9        Im Zusammenhang mit der unberücksichtigt gebliebenen Bewerbung des Revisionswerbers sei es zu schwerwiegenden persönlichen Spannungen an der Dienststelle des Revisionswerbers gekommen, die sich sogar in Strafanzeigen gegen den Leiter der belangten Behörde niedergeschlagen hätten. Darüber hinaus sei das Verhalten des Revisionswerbers gegenüber seinem Teamleiter von Destruktivität und mangelndem Respekt gekennzeichnet gewesen. Der Revisionswerber habe wenig Bereitschaft zu konstruktiver Zusammenarbeit mit anderen Bediensteten gezeigt. Das habe soweit geführt, dass auch die Teilnahme an dienstlichen Veranstaltungen (Teambildung) davon abhängig gemacht worden sei, dass der Revisionswerber nicht daran teilnehme.

10       Beweiswürdigend führte das Verwaltungsgericht aus (Schreibweise im Original, Anonymisierung durch den Verwaltungsgerichtshof):

„Die Feststellungen hinsichtlich der Verfahren nach § 18a B-GlBG bzw. § 38 BDG ergeben sich aus den hg. Erkenntnissen vom 03.03.2017, GZ. W122 2113836-1/55E bzw. 07.07.2020, GZ. W 122 2170538-1/21E, sowie dem Beschuss des Verwaltungsgerichtshofs vom 07.12.2020, GZ. Ra 2020/12/0054-3.

______________________________

* [Schriftlicher Auftrag A]:
Beantworte anhand des Textauszugs diese Fragen:
(i) Worin haben sich laut Textauszug die persönlichen Spannungen an der Dienststelle sogar niedergeschlagen?
(ii) Wodurch war das Verhalten des Revisionswerbers gegenüber seinem Teamleiter gekennzeichnet?
(iii) Von welchem Datum ist das Erkenntnis mit der GZ. W122 2113836-1/55E?

* [Einträge]:
______________________________

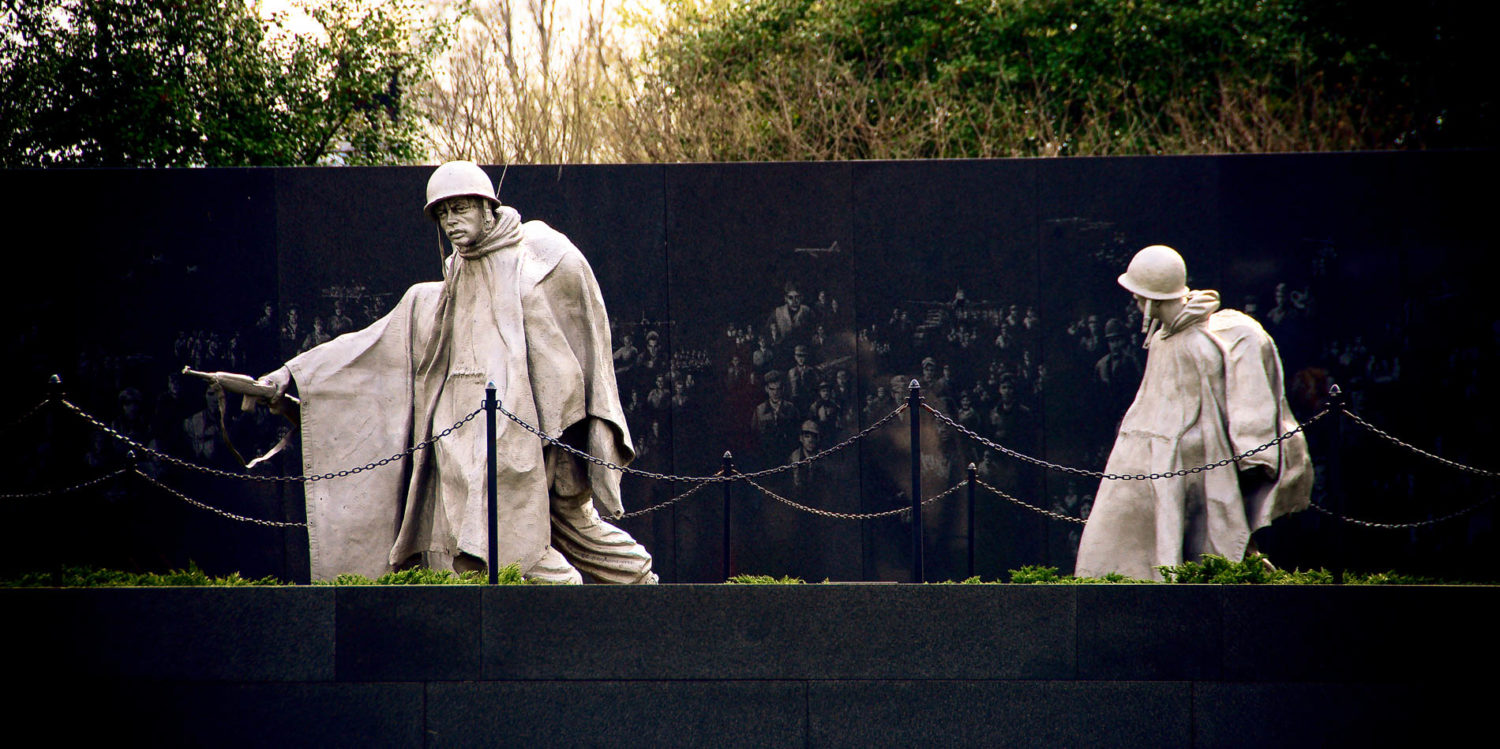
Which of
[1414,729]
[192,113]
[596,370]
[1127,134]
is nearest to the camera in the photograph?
[1414,729]

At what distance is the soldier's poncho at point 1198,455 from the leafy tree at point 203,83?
9.94 m

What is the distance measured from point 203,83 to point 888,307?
25.4ft

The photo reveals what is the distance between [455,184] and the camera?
7.39m

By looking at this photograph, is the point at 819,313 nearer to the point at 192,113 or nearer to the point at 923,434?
the point at 923,434

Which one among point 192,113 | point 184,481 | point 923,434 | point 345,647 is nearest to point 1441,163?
point 923,434

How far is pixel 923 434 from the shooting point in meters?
11.6

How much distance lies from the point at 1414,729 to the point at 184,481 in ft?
27.9

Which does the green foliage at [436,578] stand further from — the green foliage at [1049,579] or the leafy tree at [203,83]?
the leafy tree at [203,83]

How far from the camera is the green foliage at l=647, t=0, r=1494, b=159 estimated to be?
15.3m

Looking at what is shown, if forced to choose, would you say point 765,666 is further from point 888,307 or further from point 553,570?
point 888,307

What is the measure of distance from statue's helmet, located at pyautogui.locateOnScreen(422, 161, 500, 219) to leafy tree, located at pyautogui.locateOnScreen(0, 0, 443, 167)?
868cm

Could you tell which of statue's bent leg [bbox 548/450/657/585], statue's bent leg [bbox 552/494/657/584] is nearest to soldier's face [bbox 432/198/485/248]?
statue's bent leg [bbox 548/450/657/585]

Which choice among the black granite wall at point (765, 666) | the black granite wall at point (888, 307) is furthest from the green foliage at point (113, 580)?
the black granite wall at point (888, 307)

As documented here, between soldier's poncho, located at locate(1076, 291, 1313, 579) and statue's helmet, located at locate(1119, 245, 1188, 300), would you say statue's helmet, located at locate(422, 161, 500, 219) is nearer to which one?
statue's helmet, located at locate(1119, 245, 1188, 300)
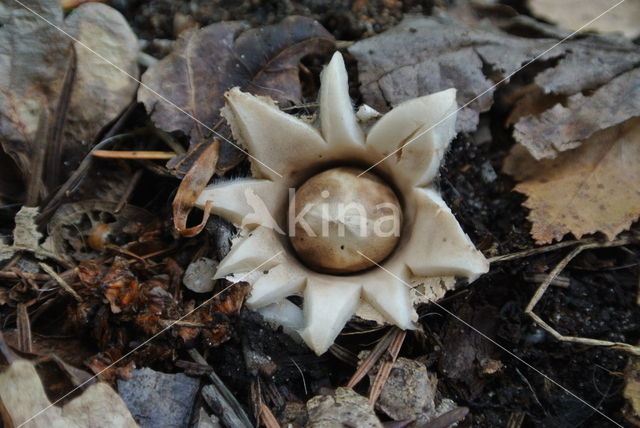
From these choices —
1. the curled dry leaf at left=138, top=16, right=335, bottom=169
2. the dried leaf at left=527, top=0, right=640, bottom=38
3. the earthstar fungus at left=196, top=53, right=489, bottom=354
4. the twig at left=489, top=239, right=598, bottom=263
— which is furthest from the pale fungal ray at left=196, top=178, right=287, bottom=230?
the dried leaf at left=527, top=0, right=640, bottom=38

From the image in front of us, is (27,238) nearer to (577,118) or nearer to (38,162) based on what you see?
(38,162)

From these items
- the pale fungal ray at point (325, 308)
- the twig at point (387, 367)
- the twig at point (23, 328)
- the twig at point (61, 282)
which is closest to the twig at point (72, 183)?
the twig at point (61, 282)

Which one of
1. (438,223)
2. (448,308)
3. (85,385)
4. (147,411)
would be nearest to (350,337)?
(448,308)

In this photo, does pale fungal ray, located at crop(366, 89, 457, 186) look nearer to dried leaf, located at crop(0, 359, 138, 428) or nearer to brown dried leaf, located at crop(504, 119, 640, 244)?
brown dried leaf, located at crop(504, 119, 640, 244)

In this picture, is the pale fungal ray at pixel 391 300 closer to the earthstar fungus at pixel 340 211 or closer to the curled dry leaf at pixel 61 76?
the earthstar fungus at pixel 340 211

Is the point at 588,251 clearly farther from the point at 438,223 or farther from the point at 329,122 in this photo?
the point at 329,122

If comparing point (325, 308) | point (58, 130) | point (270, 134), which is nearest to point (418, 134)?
point (270, 134)

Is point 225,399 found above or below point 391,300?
below
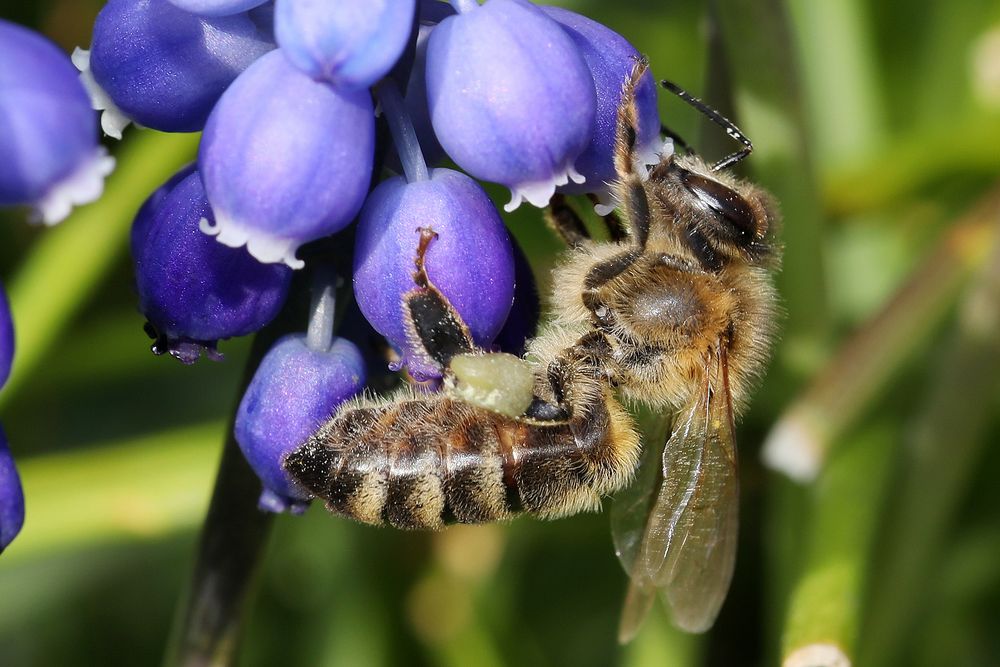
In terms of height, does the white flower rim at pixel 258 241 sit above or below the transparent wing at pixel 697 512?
above

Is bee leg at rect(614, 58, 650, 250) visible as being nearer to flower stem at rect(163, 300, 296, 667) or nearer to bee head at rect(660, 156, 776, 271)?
bee head at rect(660, 156, 776, 271)

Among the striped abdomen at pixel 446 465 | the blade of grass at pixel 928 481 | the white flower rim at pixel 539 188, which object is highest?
the white flower rim at pixel 539 188

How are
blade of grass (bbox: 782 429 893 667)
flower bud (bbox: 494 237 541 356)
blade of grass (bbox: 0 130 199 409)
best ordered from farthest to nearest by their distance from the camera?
blade of grass (bbox: 0 130 199 409) < blade of grass (bbox: 782 429 893 667) < flower bud (bbox: 494 237 541 356)

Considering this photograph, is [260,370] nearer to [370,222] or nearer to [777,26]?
[370,222]

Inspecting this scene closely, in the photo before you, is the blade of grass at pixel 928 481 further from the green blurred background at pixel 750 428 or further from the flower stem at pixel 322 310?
the flower stem at pixel 322 310

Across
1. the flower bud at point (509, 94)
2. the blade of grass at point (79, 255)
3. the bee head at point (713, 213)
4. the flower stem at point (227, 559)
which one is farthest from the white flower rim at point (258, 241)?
the blade of grass at point (79, 255)

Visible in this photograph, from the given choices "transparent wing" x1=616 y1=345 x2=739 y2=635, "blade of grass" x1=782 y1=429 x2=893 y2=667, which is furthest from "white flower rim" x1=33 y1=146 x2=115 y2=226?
"blade of grass" x1=782 y1=429 x2=893 y2=667

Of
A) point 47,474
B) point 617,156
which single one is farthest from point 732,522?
point 47,474
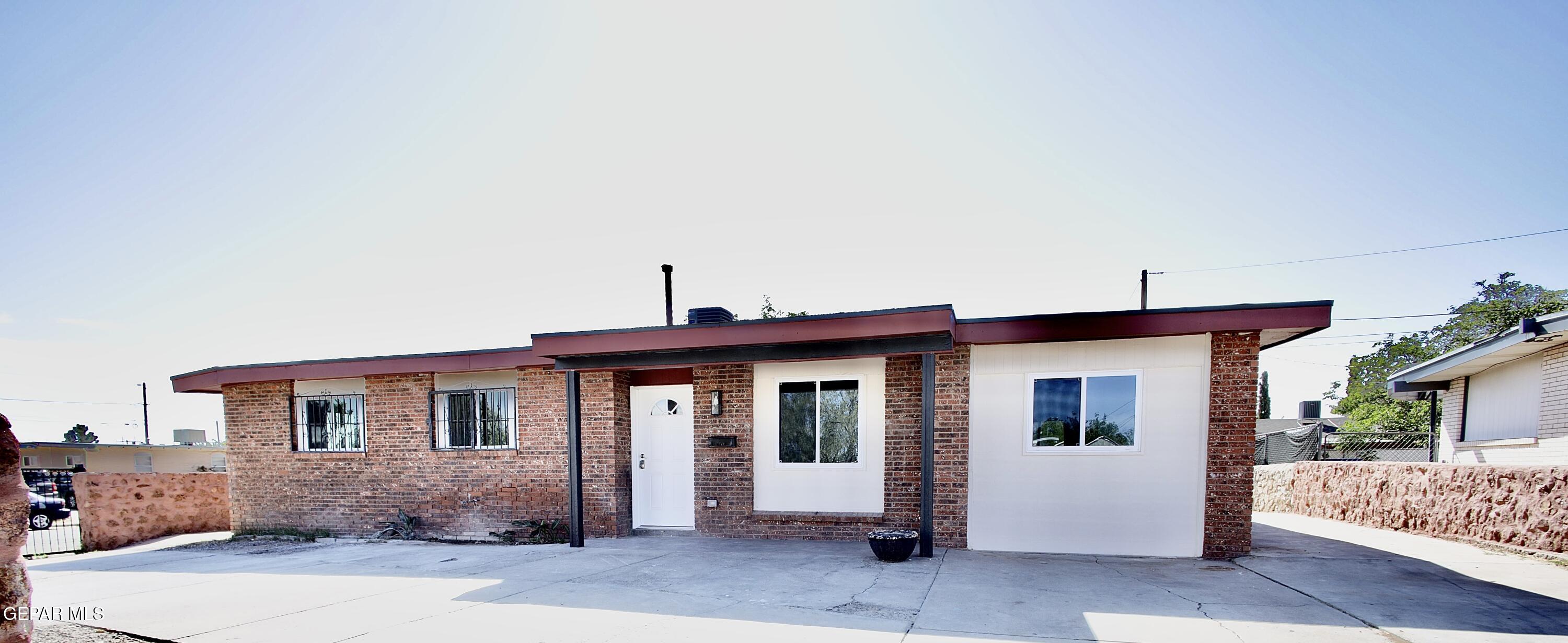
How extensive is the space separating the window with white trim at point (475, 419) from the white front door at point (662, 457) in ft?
6.18

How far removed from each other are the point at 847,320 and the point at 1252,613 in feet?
13.8

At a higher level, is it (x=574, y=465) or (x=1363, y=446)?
(x=574, y=465)

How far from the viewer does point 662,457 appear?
9.28m

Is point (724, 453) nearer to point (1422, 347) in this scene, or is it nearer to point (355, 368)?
point (355, 368)

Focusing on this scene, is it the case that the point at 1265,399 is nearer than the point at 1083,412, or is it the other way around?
the point at 1083,412

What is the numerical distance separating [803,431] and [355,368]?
707 centimetres

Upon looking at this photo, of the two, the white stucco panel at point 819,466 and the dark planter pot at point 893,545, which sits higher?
the white stucco panel at point 819,466

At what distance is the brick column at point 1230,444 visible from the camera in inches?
267

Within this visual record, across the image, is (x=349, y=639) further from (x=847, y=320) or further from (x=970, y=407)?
(x=970, y=407)

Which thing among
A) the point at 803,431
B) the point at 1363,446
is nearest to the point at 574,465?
the point at 803,431

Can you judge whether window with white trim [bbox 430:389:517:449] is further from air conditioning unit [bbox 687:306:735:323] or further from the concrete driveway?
air conditioning unit [bbox 687:306:735:323]

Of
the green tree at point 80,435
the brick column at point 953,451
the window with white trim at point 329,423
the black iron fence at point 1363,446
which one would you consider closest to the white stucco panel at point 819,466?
the brick column at point 953,451

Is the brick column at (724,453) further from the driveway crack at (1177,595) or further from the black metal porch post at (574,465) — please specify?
the driveway crack at (1177,595)

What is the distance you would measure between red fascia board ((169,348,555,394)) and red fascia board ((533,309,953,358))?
781 millimetres
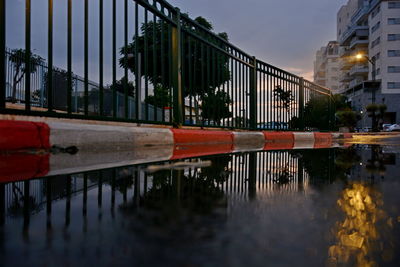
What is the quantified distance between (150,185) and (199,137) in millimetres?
3746

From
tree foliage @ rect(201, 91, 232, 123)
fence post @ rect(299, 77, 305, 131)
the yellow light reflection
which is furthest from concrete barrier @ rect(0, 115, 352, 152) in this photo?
fence post @ rect(299, 77, 305, 131)

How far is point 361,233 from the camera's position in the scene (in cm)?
102

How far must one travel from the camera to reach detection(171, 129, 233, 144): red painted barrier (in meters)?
5.24

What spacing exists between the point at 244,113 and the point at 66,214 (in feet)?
22.1

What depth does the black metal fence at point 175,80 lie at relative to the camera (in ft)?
12.4

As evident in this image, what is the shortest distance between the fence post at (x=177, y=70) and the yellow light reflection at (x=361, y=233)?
13.5 ft

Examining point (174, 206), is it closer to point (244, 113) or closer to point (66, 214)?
point (66, 214)

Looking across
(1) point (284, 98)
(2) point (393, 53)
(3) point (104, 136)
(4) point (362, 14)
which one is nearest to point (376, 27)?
(4) point (362, 14)

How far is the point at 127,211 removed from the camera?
1.33 metres

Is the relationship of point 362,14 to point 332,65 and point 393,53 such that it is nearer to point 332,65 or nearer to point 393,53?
point 393,53

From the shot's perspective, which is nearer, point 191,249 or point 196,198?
point 191,249

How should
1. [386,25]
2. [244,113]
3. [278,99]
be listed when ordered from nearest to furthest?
[244,113], [278,99], [386,25]

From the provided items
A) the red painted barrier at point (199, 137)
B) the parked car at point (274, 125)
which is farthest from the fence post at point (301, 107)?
the red painted barrier at point (199, 137)

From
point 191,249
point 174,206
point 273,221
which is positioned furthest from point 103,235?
point 273,221
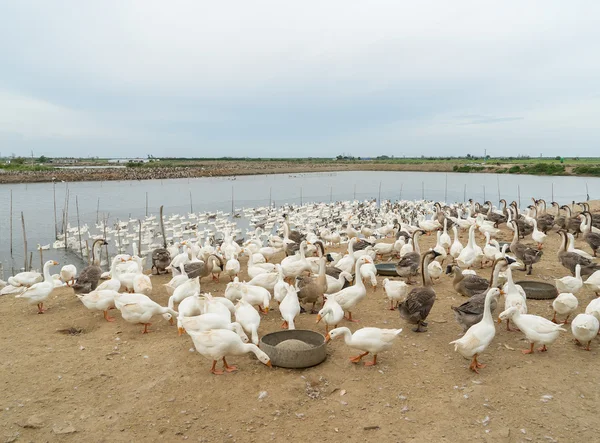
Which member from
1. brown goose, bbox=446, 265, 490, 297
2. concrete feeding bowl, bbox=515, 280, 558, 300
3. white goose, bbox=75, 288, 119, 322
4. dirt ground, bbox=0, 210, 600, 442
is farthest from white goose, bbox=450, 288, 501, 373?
white goose, bbox=75, 288, 119, 322

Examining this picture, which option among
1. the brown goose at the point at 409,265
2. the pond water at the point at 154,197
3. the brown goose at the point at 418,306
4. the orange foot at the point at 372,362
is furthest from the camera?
the pond water at the point at 154,197

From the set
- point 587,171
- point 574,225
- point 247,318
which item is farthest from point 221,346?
point 587,171

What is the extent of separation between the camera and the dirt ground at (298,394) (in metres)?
5.06

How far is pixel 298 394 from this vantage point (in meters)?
5.74

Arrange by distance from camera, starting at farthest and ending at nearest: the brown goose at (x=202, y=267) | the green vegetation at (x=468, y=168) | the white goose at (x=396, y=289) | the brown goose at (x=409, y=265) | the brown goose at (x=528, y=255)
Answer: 1. the green vegetation at (x=468, y=168)
2. the brown goose at (x=528, y=255)
3. the brown goose at (x=202, y=267)
4. the brown goose at (x=409, y=265)
5. the white goose at (x=396, y=289)

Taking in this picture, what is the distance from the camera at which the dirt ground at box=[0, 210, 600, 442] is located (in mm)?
5059

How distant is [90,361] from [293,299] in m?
3.61

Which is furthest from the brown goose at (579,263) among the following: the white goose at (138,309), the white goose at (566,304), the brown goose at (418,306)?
the white goose at (138,309)

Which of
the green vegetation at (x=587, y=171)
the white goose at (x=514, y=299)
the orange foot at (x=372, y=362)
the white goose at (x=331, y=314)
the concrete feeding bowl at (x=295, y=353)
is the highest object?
the green vegetation at (x=587, y=171)

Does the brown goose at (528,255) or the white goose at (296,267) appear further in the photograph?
the brown goose at (528,255)

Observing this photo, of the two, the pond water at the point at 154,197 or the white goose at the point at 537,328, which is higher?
the pond water at the point at 154,197

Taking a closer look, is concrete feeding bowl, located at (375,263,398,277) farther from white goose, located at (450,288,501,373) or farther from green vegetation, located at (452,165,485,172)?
green vegetation, located at (452,165,485,172)

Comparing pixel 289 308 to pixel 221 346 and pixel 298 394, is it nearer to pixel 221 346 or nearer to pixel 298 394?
pixel 221 346

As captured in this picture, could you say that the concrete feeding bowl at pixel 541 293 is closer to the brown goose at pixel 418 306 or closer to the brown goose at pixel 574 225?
the brown goose at pixel 418 306
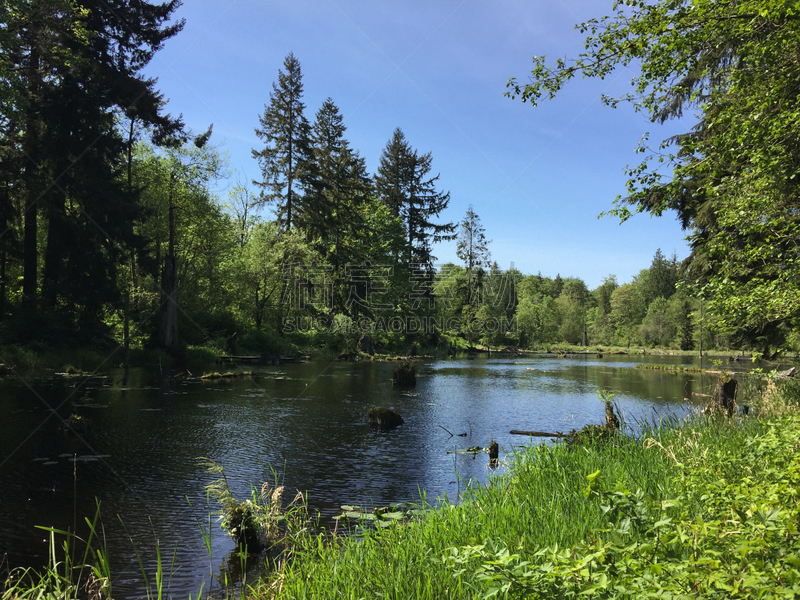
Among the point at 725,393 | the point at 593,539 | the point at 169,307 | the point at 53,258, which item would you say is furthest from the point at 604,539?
the point at 169,307

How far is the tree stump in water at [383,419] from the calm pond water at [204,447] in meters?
0.40

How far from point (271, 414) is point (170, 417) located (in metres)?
2.89

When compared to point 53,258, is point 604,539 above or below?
below

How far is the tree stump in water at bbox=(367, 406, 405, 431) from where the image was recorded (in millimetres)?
14594

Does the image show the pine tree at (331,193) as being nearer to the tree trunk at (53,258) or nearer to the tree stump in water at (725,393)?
the tree trunk at (53,258)

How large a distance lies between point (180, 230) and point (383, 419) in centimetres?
2763

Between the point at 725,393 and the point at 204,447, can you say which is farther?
the point at 725,393

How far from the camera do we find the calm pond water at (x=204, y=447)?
6.95 meters

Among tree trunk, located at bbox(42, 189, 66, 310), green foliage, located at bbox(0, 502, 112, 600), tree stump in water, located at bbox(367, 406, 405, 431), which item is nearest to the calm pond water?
green foliage, located at bbox(0, 502, 112, 600)

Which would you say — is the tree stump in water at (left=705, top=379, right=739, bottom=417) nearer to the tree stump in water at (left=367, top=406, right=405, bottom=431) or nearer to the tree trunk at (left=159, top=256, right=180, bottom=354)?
the tree stump in water at (left=367, top=406, right=405, bottom=431)

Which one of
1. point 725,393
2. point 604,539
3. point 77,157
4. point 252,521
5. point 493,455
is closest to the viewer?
point 604,539

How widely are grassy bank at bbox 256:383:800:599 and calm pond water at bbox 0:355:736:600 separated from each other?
2.26m

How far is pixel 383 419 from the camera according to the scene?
48.1 feet

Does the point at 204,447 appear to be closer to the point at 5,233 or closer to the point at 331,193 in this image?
the point at 5,233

______________________________

* [Schriftlicher Auftrag B]:
Wähle aus den Einträgen jede Zeile aus, die die Zeichenfolge „feet“ enthält. Dabei zählt die Groß- und Kleinschreibung.

* [Vollständige Ausgabe A]:
(i) In Strafanzeigen gegen den Leiter der belangten Behörde.
(ii) Von Destruktivität und mangelndem Respekt.
(iii) Vom 03.03.2017.

* [Vollständige Ausgabe B]:
How far removed from each other are the point at 847,320 and the point at 1252,613 in feet?
What spacing exists between the point at 244,113 and the point at 66,214 (in feet)?
48.1 feet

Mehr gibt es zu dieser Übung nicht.